- Data section -
● ● ●

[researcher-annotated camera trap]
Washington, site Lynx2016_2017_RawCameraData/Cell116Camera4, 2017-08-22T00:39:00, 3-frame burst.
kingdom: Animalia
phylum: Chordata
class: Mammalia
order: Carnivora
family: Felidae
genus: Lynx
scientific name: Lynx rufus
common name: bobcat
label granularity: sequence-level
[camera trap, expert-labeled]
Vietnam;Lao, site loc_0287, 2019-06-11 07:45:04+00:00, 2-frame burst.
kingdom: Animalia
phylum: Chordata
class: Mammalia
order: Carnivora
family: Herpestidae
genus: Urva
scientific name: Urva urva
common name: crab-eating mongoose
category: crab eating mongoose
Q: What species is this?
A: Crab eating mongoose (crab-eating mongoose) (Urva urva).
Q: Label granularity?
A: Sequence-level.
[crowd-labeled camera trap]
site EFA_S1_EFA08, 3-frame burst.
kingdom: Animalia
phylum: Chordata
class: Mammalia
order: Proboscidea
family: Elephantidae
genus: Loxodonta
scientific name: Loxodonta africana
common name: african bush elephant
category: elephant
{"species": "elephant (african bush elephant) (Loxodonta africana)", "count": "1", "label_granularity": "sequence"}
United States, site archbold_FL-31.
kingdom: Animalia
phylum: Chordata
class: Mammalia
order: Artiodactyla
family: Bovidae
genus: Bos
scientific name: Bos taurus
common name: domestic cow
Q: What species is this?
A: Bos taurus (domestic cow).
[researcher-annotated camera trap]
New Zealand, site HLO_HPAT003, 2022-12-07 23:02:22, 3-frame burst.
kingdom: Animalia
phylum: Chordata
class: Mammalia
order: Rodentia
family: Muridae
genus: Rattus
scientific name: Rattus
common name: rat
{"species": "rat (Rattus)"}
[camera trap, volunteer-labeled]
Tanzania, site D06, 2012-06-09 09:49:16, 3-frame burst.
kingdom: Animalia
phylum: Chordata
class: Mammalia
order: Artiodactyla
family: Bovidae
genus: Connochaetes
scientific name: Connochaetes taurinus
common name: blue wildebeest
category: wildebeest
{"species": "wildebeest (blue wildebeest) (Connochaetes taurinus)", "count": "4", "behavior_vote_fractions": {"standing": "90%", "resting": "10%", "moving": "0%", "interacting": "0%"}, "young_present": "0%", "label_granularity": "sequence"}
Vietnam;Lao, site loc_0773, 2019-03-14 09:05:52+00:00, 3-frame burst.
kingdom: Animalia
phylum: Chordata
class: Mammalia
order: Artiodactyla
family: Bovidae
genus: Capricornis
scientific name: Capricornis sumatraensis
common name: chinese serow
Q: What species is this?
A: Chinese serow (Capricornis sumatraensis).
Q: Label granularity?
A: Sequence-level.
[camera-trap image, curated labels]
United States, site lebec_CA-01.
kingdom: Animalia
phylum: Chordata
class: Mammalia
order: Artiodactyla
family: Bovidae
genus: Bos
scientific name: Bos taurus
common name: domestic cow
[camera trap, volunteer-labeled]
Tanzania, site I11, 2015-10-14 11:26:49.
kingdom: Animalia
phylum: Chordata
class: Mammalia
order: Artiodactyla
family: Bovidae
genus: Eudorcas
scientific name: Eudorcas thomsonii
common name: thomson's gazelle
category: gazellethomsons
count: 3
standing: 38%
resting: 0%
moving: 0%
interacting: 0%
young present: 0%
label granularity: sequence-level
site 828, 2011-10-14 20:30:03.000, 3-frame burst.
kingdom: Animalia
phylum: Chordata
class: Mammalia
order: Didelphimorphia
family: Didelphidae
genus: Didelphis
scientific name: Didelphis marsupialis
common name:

● ● ●

- Exercise description -
Say how many lines of the data hold the string "africana", with no other words in your reply.

- Solution to this task -
2